By late September, debtor’s luck had run out, and he filed bankruptcy. As of the petition date, Debtor had not yet received the Cadillac; an investigation was pending by the insurance company retained by the tournament and liable under a policy to purchase the Cadillac from Don Massey Cadillac if a participant made a hole-in-one on the 8th hole. Once debtor received his prize (after filing bankruptcy), debtor was true to his word. Debtor and another of his golfing buddies, Annas, divided the value of the car evenly between the four. Each man received their share of the value of the prize.
At the Section 341 meeting of creditors, the Trustee inquired about his prize. The Trustee then sent notice to each of the other three golfing buddies requesting the return of their share of the prize money. The trustee claimed that the money paid to the other three was property of the debtor’s estate on the date of his bankruptcy petition, and that the debtor improperly transferred them money from estate assets, giving rise to an avoidance action under 11 U.S.C. 549(a). (This section allows a trustee to get money or property back.)

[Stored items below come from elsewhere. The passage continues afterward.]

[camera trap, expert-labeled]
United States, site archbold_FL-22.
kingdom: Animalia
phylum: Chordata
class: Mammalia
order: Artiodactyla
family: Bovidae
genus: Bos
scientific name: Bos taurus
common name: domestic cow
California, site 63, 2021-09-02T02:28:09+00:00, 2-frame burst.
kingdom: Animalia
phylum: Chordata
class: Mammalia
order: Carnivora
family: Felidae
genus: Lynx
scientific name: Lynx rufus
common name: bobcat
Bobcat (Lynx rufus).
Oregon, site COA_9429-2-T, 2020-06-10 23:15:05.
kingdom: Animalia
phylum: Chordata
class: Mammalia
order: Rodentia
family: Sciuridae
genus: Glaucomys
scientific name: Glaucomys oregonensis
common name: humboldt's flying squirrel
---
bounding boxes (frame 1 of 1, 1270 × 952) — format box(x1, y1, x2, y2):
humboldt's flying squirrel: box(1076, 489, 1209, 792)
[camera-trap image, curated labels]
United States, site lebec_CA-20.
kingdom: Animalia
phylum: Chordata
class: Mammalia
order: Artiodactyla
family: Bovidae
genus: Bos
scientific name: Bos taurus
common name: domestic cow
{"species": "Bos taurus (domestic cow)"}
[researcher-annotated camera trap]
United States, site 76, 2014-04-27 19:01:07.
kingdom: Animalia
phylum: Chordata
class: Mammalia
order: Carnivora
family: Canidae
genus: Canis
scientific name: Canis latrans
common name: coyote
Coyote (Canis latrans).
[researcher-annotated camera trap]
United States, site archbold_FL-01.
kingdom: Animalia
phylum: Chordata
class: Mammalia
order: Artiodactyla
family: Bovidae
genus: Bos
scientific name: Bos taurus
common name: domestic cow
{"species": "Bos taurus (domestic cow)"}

The District Court had to decide whether there was an unauthorized transfer of property of the estate to the debtor’s golfing buddies (whom the court considers creditors) after the debtor filed bankruptcy. As a general rule in bankruptcy, creditors are paid pro-rata based on their priority as defined in the Bankruptcy Code.
First, the Court found that the debtor and the golfing buddies did not have an equal ownership interest in the prize. Instead, debtor won the prize, and the “debtor liquidated his individual interest in the vehicle immediately upon possession.”
Second, the Court found that the golfing buddies did not obtain an ownership interest in the Cadillac by virtue of their oral agreement to share any prizes won at the tournament. Instead, the District Court agreed with the Bankruptcy court that “the conduct of Debtor and Appellants is more indicative of their intent to share the value of the car rather than its ownership.”
Third, the Court found that the agreement between the parties had sufficient consideration, but the debtor could not perform until he gained possession of the Cadillac.
The Court then cited another case:
“[w]hen it is the nonbankrupt party who has substantially performed so that its failure to complete performance would not constitute a material breach excusing performance of the debtor, the nonbankrupt party is relegated to the position of a general creditor of the bankrupt estate.”
In other words, the golfing buddies were simply creditors of the debtor. As creditors, they were recipients of the value of estate property (the car) after the debtor filed bankruptcy.
As a result, Trustee was entitled to avoid the transfer of the Cadillac from Debtor to Annas and the payments of $9,000 made to Carreri and DeAngelo under 11 U.S.C. § 549(a) as unauthorized postpetition transactions.